刊行物2(実公昭52-44353号公報)には、
床開口の端面上部には、係止される上片が上端に形成された側面視略逆L字状の躯体側取り付け部と、その躯体側取り付け部の下端から前記上辺と反対方向に、かつ該上片に略平行に延出された床パネル側取り付け部とからなるZ字状の係着金具を用いた床構造であって、Z字状の係着金具への床パネルの取り付け位置を調整することにより床パネルの敷設高さを変更するものであるから、外観的には、本件の請求項1に係る考案の受金物と類似するZ字状の係着金具を用いた床構造に関する考案が記載されているが、単に床面の高さ調節のための考案であって、和洋室間の床面の高さを面一とし、該係着金具の上下水平片間の垂直部の高さを畳みとフローリングの厚さの差に設定のする構成、及び和室側開口面と係着金具の取り付け構造との相関関係についての記載ではない。
刊行物3(特開平2-300453号公報)には、
アングル材を溶着等の結合手段により、」状のものと、「状のものとを適宜の高さに背中合わせに溶着して、一体かつZ字状の支持金具とすることにより、床パネルの敷設高さを調整して床面レベルを自在に変更することができる床構造についての記載はあるが、和室と洋室の床面レベルを面一とするために支持金具を用いる点、及び、該支持金具の構成と和洋室の床部の構成との相関関係についての記載はない。

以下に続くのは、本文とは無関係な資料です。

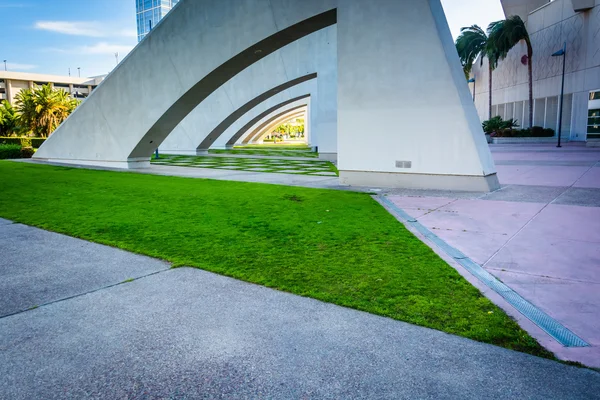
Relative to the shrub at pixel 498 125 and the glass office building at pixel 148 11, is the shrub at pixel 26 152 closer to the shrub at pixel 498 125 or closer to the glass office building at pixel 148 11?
the shrub at pixel 498 125

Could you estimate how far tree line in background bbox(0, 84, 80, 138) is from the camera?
62.6m

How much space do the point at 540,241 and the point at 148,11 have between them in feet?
385

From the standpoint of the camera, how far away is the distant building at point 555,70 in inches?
1428

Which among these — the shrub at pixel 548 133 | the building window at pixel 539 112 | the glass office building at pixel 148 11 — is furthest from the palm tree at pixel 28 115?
the shrub at pixel 548 133

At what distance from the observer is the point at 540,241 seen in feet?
19.9

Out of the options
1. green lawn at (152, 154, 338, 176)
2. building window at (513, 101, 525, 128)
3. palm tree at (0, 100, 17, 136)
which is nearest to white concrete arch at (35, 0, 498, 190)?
green lawn at (152, 154, 338, 176)

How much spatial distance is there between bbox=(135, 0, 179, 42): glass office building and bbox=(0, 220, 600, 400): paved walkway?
4371 inches

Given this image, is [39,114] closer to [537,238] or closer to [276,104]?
[276,104]

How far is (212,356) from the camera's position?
306 cm

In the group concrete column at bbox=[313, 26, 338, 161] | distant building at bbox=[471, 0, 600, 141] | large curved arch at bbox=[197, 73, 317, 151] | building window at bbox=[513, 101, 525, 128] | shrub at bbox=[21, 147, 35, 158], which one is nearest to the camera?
concrete column at bbox=[313, 26, 338, 161]

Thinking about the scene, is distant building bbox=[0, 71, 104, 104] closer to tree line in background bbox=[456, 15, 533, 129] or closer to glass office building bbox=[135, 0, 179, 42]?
glass office building bbox=[135, 0, 179, 42]

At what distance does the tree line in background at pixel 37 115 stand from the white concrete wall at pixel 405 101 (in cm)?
6396

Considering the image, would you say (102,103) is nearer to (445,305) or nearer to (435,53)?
(435,53)

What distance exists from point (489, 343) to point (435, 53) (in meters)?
9.34
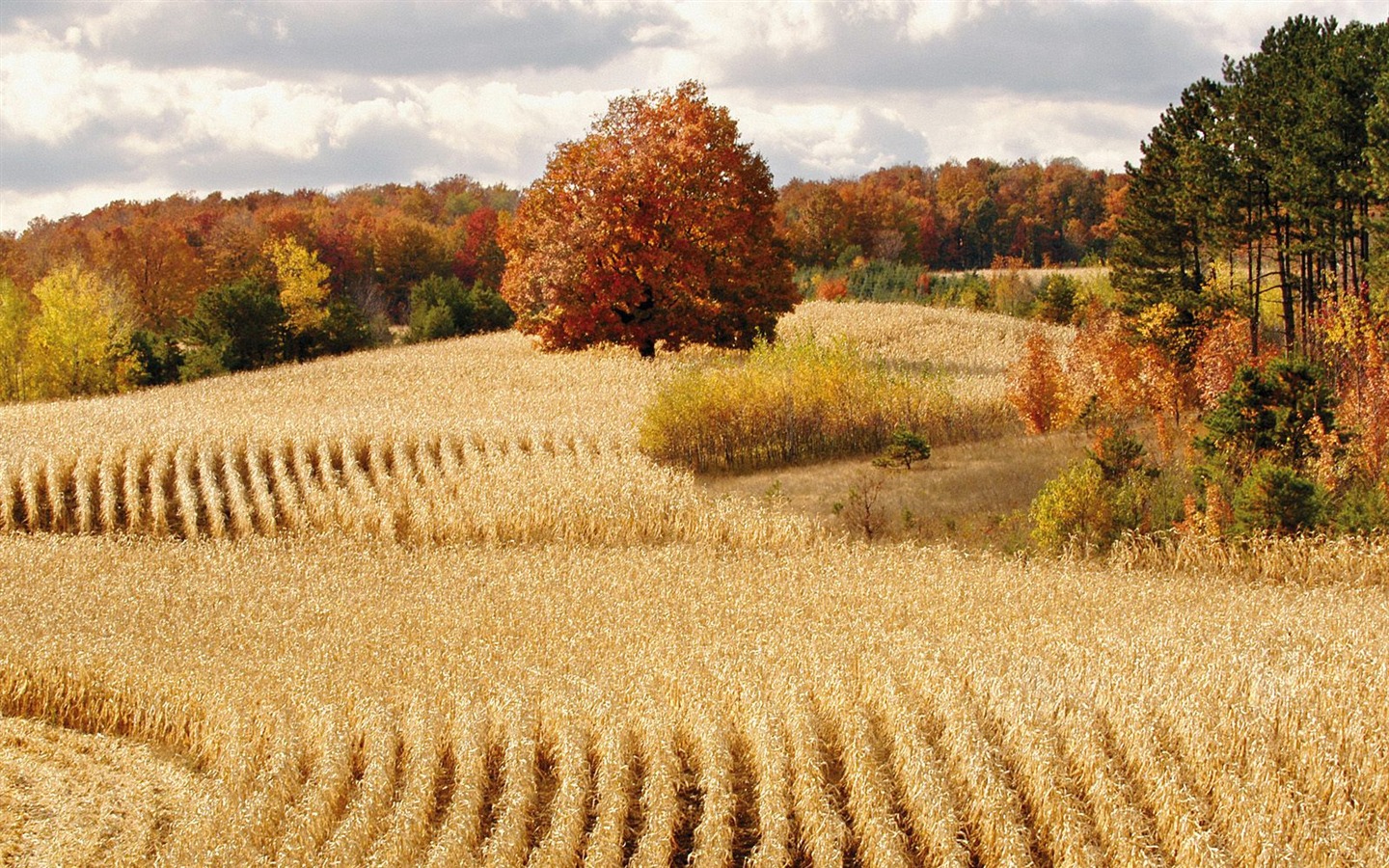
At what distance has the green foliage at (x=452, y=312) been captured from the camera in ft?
181

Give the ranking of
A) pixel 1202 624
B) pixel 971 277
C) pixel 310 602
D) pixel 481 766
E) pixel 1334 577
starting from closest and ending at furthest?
pixel 481 766 < pixel 1202 624 < pixel 310 602 < pixel 1334 577 < pixel 971 277

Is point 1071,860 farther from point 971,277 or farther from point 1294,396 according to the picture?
point 971,277

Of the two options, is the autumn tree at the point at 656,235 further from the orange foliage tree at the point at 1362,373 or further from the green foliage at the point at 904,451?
the orange foliage tree at the point at 1362,373

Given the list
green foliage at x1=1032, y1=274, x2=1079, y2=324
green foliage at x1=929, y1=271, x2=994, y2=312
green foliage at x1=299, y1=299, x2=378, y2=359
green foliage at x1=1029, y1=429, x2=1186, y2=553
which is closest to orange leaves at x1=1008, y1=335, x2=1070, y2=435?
green foliage at x1=1029, y1=429, x2=1186, y2=553

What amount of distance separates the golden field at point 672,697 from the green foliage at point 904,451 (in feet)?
13.8

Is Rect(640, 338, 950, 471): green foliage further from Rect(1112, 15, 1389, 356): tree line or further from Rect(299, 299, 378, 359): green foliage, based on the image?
Rect(299, 299, 378, 359): green foliage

以上のように、刊行物1?3には、本件の請求項1に係る考案に欠くことのできない事項である、
和洋室間の床面レベルをそろえる目的で、和室側の床に開口を設け、その床開口の端面に対向状態で取り付けた受金物間に敷設される構成、及び、
該受金物の躯体側取り付け部上片と床パネル側取り付け部との間隔が、洋室のフローリングの厚さと和室に敷かれる畳の厚さの差に設定された構成、
についての記載、及びそれを示唆する記載はなく、
本件の請求項1に係る考案は、上記刊行物1?3に記載された考案に基づいて当業者がきわめて容易に考案できたものであるとすることはできず、また、他に実用新案登録を受けることができないとする理由も発見できないから、実用新案登録出願の際独立して実用新案登録を受けることができるものである。
[2-3] むすび
したがって、上記訂正請求は、特許法の一部を改正する法律(平成6年法律第116号)附則第9条第2項の規定により準用し、同附則第10条第1項の規定によりなお従前の例によるとされる、特許法第120条の4第2項の規定及び同条第3項の規定においてさらに準用する同法第126条第2?4項の規定に適合するものであり、当該訂正を認める。
[3] 実用新案登録異議の申立について
[3-1] 実用新案登録異議申立人の主張
異議申立人平井英男は、甲第1?4号証を提示し、
実用新案登録第2568832号の請求項1に係る考案は、甲第1?4号証に記載された考案に基づいて当業者がきわめて容易に考案できたものであるから、実用新案法第3条第2項の規定により実用新案登録を受けることができない旨の主張(以下、異議理由1という。)をしている。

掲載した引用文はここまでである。